MORE ON ENCAPSULATION
with C. J. Date

 

 

 

From: JPD

To: Editor

 

Regarding Date's article titled Encapsulation Is a Red Herring:

 

I think I might disagree with some of the points in the article - or maybe I don't.

 

To me, there are occasions where a complicated concept should be exposed to a user only as a scalar (even if, as you say, the representation is a list of arrays of stacks of trees or something similar 'under the covers') and there are cases where that same concept should be accessible to the user not as a scalar, i.e. the user should have full access to the lists, the arrays, the stacks, the trees, and anything else in the 'structure'. I would say this second case is precisely the case when the lists, stacks, trees, etc. are intended to be dealt with on a logical basis, as opposed to merely being the physical representation of some data with independent logical meaning - although it certainly may be the case that the physical representation is identical to the logical concept being expressed. I would say that in this second case, where full access is a legitimate possibility on logical grounds, there is a lot of value in allowing the user to choose whether or not to treat any of the lists, arrays, stacks, trees, or the entire pile of data, as a scalar, on a subjective basis - that is, treat the entire business as a scalar for one operation, and treat it as an open collection of sub-scalars for the next.

 

I could not decide if your position was against the above, but your statement that dates and times are scalars (in an objective sense) made it sound like you might be against the above.
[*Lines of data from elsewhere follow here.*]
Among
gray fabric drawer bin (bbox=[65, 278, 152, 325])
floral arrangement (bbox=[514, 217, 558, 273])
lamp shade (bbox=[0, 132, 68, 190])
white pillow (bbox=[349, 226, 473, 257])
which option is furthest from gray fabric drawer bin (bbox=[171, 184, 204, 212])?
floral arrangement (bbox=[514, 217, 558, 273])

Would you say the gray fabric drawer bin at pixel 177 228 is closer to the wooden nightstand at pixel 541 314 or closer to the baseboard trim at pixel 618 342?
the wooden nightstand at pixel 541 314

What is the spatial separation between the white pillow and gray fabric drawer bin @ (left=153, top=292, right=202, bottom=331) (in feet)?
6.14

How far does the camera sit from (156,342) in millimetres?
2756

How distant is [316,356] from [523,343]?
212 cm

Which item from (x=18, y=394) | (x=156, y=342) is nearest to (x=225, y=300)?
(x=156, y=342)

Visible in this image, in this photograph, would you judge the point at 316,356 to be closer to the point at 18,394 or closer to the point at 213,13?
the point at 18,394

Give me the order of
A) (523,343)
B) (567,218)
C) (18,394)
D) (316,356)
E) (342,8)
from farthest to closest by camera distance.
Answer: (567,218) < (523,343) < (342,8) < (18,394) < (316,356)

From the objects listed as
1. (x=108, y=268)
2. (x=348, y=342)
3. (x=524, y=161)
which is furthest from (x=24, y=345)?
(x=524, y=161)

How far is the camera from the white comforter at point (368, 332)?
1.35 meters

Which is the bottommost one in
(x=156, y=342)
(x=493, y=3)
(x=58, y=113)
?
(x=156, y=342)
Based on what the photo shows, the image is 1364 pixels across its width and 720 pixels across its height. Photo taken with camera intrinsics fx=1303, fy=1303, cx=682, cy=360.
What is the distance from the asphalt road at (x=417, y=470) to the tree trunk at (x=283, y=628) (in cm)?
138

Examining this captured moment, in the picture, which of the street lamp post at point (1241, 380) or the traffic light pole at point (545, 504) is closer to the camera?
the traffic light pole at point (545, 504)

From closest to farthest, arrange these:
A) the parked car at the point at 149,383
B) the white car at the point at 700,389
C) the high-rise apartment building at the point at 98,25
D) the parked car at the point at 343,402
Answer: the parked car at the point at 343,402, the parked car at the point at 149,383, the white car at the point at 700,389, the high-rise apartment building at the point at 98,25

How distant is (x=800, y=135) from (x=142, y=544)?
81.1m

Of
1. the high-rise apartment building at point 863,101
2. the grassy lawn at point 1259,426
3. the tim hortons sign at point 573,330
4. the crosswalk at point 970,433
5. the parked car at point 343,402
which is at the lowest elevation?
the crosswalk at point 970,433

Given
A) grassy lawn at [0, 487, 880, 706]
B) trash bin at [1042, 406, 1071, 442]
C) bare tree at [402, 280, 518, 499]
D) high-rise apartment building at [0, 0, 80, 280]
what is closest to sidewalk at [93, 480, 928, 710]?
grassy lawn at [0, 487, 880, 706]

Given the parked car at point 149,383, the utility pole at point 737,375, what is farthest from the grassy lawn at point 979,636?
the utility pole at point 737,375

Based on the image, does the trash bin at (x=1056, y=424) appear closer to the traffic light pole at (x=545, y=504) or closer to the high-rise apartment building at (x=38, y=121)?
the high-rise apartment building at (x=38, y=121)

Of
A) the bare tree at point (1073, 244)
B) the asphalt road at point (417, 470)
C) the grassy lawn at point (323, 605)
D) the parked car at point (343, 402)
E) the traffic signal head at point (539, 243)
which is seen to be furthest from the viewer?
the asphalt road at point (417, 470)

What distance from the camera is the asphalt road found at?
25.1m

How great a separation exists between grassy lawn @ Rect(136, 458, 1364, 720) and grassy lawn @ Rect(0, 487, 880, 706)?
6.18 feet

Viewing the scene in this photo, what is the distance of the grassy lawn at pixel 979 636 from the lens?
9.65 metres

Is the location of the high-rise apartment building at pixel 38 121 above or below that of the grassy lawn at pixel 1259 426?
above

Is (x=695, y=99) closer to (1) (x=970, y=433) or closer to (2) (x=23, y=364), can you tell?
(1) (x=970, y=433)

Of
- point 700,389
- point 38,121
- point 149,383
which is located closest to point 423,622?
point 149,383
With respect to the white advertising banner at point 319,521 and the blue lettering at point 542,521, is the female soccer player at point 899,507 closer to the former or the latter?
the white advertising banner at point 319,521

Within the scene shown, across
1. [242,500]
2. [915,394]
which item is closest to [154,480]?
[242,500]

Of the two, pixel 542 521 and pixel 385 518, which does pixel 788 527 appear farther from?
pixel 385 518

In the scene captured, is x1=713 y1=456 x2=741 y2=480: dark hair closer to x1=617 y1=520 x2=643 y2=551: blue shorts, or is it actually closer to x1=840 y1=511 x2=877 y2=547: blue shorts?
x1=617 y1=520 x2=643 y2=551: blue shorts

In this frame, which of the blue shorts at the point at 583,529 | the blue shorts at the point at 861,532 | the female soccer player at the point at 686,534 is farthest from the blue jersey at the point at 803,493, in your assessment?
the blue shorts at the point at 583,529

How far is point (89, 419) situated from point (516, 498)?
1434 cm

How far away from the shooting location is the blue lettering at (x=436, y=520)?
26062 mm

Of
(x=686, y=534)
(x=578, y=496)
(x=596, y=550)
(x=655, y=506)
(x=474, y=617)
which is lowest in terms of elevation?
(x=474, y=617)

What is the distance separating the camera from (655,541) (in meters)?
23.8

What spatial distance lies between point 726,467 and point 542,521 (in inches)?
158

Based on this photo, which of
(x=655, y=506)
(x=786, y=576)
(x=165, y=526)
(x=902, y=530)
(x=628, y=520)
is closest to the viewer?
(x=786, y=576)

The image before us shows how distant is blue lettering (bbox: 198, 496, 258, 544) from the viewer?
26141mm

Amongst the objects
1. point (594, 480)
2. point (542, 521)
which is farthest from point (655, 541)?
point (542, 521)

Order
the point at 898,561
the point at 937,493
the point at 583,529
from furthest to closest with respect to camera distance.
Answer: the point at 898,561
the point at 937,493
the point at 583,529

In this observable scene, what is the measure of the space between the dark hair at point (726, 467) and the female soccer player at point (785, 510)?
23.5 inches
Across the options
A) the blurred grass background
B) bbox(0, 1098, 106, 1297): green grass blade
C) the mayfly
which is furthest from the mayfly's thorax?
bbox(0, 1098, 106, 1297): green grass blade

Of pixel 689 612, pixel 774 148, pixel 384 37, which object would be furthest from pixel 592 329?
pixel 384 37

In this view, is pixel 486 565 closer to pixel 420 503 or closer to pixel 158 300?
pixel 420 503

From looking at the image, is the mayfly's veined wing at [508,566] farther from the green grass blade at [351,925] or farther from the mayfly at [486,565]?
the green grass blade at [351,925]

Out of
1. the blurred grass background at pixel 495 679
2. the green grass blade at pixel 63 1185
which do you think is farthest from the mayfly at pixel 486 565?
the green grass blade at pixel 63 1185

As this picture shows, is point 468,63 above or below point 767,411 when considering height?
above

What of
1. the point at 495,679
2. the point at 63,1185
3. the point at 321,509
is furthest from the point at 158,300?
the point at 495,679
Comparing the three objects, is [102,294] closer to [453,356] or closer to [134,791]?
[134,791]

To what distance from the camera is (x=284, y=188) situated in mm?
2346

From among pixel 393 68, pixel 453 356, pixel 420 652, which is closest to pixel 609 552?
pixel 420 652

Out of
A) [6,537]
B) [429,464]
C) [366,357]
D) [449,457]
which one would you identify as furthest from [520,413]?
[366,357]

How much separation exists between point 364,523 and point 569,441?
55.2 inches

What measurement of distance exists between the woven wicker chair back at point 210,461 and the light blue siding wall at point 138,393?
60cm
I contend that it is a subjective design decision whether:

 

1.      a date should be a scalar and nothing but a scalar at all times and that the year, month, and day fall strictly under the 'internal representation' umbrella not to be confused with the logical concept of a date, or

 

2.      a date should logically be a 3-tuple of year, month, and day attributes which the user can at any time, at his discretion, choose to treat together as a scalar value.

 

I contend that there is no objective answer to the foregoing, that the relational model makes no claim one way or the other, and that a truly relational language must be expressive enough to allow a database designer to implement either option 1 or 2 above as need dictates, and in the case of option 2, must be expressive enough to allow the user to treat composite data as scalar data as he pleases, wherever allowed by the designer.

 

You make the point that 'encapsulation conflicts somewhat with the need to be able to perform ad hoc queries', but you also conclude that 'our term scalar means exactly the same thing as encapsulated'. Therefore scalar conflicts with ad-hoc queries. True enough for scalars types defined according to option 1, and your recourse in such a case has been to require creation of operators to expose relevant aspects of the representation; less true when the scalar nature of some quantity of data is left to the user to decide as in option 2. I might comment that if some component of a representation is important enough that it needs to be queried on, then maybe that component can't be so cleanly distinguished from the logical type.

 

 

C. J. Date Responds: I'm very sympathetic to most of the points in this message.  Rather than indulge in a blow-by-blow response, however, let me just say that I believe answers to most of those points can be found in my book AN INTRODUCTION TO DATABASE SYSTEMS, 8th Ed.  As for the term scalar: I've come to the conclusion that this term has no absolute meaning.  See my PRACTICAL DATABASE FOUNDATIONS paper #1, What First Normal Form Really Means.

 

PS:  I do think it's a mistake to treat a date as a tuple, though, because ">" doesn't apply to tuples; in other words, you couldn't handle chronological ordering.